STANDING HIP EXTENSION - LEFT LEG
Maximize gluteal and multifidus activation through hip extension with lowest perceived exertion, producing high muscle activity with minimal effort.
How to Perform
- Stand on right leg in chest-deep water with arms abducted at 45 degrees for balance.
- Keep left lower limb in neutral position, avoiding external hip rotation.
- Extend left hip backward maintaining neutral position without moving trunk.
- Return leg to starting position with control.
- Complete 10 repetitions at 45 beats per minute cadence.
Key Execution Cues
Remember: Do not move trunk. Avoid external hip rotation. Keep movement isolated to hip joint. Produces high gluteal activity even at low intensity. Breathe rhythmically.
Safety & Precautions
Important: Avoid if acute hip injury or recent hip surgery. Use caution with lumbar extension intolerance.

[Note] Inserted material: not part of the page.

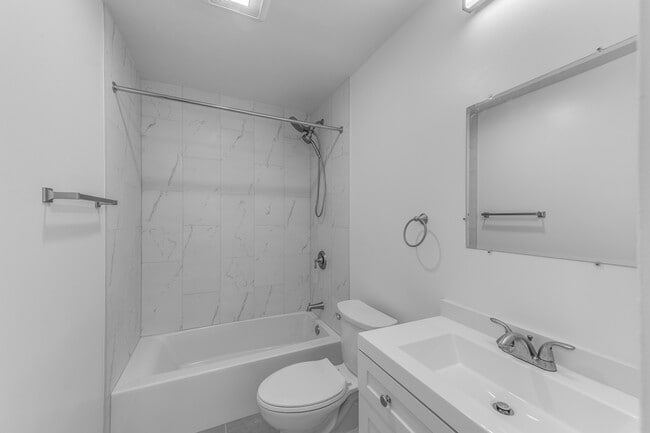 Building Photo - 900 Perrie Dr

Additional Safety Notes: Low pain occurrence (10%) with very low intensity (1.3/10 when present). Lowest RPE among all exercises despite high muscle activation. Stop if lumbar pain develops.
Exercise Modifications
Make it Harder (Progressions)
Increase cadence to 50 bpm. Add ankle weights. Increase extension range if form maintained. Add second set.
Make it Easier (Regressions)
Reduce range of hip extension. Slow cadence to 35 bpm. Use pool wall for support.